- Born: September 1, 1873 Berlin, Kingdom of Prussia, German Empire
- Died: April 9, 1953 (aged 79) Basel, Switzerland
- Education: University of Freiburg Leipzig University Ludwig-Maximilians-Universität München
- Occupation: Art historian

= Werner Weisbach =

German-Swiss art historian

Werner Weisbach (1 September 1873 in Berlin – 9 April 1953 in Basel) was a German-Swiss art historian.

He studied art history, archaeology, history and philosophy at the University of Freiburg, the Friedrich Wilhelm University of Berlin, the Ludwig-Maximilians-Universität München and Leipzig University, receiving his promotion from the latter institution in 1896 (doctoral advisor, August Schmarsow). Following a study trip through Europe, he served as a volunteer at the Museum of Berlin under the directorship of Wilhelm von Bode. From 1903 onward, he worked as a lecturer at the Friedrich Wilhelms University of Berlin, where from 1921 to 1933, he taught classes as an associate professor of art history.
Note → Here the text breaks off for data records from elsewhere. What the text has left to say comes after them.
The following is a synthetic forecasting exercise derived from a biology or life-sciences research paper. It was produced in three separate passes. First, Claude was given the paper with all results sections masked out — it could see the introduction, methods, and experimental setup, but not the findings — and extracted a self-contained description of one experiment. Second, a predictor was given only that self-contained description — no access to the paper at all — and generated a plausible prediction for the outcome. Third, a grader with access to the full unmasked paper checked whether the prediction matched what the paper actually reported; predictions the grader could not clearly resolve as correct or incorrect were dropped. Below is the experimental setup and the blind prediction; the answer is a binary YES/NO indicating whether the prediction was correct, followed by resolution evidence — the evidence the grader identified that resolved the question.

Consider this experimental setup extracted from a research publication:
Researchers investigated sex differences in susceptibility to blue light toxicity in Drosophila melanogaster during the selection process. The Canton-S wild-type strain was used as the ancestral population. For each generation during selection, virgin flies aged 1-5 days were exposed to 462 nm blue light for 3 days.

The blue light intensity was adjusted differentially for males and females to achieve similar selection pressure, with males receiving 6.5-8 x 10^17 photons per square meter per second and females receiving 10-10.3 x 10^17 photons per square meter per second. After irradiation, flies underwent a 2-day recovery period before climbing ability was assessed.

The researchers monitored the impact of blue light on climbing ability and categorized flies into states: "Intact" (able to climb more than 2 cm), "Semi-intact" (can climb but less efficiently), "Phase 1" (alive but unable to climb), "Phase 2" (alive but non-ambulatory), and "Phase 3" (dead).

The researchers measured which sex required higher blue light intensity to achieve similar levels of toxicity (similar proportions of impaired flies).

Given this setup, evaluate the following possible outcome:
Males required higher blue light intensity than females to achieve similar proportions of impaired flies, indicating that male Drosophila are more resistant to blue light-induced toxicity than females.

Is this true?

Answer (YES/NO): NO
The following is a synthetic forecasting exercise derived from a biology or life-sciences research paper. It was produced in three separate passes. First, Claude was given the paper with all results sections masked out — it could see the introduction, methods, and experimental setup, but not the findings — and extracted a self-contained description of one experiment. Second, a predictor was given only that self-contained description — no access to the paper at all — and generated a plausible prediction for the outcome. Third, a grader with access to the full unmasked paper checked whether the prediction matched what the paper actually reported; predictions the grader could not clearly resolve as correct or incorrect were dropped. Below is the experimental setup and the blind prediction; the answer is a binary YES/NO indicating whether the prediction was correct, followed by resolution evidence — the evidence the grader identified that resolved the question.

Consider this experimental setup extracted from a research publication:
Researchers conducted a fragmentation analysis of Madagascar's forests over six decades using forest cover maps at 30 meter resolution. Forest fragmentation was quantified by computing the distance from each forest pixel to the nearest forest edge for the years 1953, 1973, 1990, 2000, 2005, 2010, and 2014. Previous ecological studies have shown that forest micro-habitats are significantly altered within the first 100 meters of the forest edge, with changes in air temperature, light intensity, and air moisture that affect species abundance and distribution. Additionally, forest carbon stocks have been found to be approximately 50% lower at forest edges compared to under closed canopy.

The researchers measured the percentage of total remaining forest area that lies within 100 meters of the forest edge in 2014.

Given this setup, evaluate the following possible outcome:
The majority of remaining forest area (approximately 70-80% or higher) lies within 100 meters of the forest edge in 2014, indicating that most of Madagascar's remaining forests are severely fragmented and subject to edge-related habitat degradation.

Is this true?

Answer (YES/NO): NO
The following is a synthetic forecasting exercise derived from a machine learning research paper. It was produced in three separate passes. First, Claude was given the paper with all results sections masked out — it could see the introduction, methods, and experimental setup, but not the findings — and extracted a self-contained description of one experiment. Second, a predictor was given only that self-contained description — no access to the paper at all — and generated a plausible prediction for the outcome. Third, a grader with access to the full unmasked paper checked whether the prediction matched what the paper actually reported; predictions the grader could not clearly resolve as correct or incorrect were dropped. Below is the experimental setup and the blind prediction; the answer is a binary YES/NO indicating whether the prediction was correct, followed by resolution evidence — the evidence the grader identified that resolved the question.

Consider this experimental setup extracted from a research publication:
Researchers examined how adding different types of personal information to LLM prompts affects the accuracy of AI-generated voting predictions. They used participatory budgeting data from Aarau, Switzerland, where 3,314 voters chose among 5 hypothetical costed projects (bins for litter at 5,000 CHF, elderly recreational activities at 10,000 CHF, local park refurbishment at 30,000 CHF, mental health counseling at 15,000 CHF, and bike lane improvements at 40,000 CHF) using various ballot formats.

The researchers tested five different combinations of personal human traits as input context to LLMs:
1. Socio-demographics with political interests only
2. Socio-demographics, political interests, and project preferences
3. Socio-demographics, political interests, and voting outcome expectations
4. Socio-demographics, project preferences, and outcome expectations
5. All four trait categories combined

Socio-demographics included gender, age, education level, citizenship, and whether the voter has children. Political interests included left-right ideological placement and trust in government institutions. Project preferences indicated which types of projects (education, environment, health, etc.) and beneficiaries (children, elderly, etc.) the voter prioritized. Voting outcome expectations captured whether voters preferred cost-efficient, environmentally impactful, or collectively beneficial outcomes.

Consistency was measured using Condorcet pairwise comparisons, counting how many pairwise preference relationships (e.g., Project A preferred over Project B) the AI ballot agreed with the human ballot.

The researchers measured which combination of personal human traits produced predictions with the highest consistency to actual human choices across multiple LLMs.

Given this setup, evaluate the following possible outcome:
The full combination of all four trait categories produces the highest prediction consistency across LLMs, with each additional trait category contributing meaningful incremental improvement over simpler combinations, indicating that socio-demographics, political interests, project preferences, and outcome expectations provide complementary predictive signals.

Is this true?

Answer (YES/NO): NO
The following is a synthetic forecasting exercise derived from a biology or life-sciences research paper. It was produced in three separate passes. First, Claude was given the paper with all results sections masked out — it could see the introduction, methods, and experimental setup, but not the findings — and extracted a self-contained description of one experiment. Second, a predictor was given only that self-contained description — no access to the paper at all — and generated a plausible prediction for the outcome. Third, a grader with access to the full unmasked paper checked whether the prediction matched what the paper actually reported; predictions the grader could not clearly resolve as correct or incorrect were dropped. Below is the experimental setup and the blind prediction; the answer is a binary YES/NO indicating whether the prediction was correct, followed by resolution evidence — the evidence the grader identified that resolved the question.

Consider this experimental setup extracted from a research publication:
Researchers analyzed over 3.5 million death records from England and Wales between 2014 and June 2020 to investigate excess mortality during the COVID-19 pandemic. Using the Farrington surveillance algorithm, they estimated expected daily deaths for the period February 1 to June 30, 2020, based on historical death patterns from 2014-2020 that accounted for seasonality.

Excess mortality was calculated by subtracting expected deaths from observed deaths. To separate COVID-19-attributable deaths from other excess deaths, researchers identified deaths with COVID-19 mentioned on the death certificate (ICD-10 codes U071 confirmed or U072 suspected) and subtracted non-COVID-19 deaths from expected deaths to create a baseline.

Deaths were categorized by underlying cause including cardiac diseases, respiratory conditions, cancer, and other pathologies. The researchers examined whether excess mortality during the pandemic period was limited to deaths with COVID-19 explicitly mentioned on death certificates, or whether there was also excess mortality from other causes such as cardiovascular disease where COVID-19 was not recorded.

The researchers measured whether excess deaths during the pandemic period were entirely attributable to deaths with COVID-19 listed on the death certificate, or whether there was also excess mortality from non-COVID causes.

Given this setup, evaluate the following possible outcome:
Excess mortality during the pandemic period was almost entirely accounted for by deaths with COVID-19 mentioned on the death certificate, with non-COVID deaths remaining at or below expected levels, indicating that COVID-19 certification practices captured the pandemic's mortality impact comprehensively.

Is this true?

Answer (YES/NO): NO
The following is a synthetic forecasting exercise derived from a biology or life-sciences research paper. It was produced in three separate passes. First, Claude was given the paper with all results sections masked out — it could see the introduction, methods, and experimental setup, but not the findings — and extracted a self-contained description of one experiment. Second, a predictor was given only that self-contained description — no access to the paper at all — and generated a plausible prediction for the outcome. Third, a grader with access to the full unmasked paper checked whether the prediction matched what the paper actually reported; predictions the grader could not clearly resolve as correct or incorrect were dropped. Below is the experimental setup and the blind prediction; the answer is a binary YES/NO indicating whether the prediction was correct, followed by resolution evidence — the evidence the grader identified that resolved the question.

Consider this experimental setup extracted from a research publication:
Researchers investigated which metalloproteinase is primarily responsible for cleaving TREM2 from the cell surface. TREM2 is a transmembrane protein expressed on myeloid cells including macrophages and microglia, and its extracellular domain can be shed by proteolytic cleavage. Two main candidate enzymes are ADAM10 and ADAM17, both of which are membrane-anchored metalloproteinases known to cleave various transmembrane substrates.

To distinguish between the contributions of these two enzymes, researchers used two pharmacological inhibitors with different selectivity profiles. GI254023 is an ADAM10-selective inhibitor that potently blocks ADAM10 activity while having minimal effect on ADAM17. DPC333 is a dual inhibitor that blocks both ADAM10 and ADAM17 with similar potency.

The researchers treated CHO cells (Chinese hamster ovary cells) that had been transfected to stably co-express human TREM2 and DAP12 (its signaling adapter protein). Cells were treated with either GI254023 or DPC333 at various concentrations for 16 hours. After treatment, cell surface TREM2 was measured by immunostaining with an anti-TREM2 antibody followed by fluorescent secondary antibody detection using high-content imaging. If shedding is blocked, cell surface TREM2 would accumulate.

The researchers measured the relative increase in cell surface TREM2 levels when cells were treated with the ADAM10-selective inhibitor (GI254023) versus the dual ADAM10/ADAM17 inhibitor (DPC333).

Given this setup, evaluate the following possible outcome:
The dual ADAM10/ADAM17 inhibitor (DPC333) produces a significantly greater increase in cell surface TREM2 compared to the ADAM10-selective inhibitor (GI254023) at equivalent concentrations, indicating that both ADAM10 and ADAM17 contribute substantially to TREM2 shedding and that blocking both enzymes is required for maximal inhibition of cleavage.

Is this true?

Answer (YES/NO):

During the era of National Socialism he immigrated to Basel, Switzerland as a private scholar (1935).
== Selected works ==
- Impressionismus; ein problem der malerei in der antike und neuzeit (2 volumes, 1910–11) - Impressionism; a problem of painting in antiquity and modern times.
- Kriegsziele und deutscher idealismus, 1915 - War aims and German idealism.
- Der Barock als Kunst der Gegenreformation, 1921 - Baroque as an art of counterreformation.
- Die italienische Stadt der Renaissance, 1922 - The Italian city of the Renaissance.
- Kunst des Barock in Italien, Frankreich, Deutschland und Spanien, 1924 - Baroque art in Italy, France, Germany and Spain.
- Rembrandt, 1926 - On Rembrandt.
- In English: Spanish baroque art; three lectures delivered at the University of London, 1941.
- Manierismus in mittelalterlicher Kunst, 1942 - Mannerism in medieval art.
- Religiöse Reform und mittelalterliche Kunst, 1945 - Religious reform and medieval art.
- Vincent van Gogh; Kunst und Schicksal, 1949 - Vincent van Gogh, art and fate.
- Die Basler Buchillustration des XV. Jahrhunderts, 1957 - The Basler Buchillustration of the 15th century.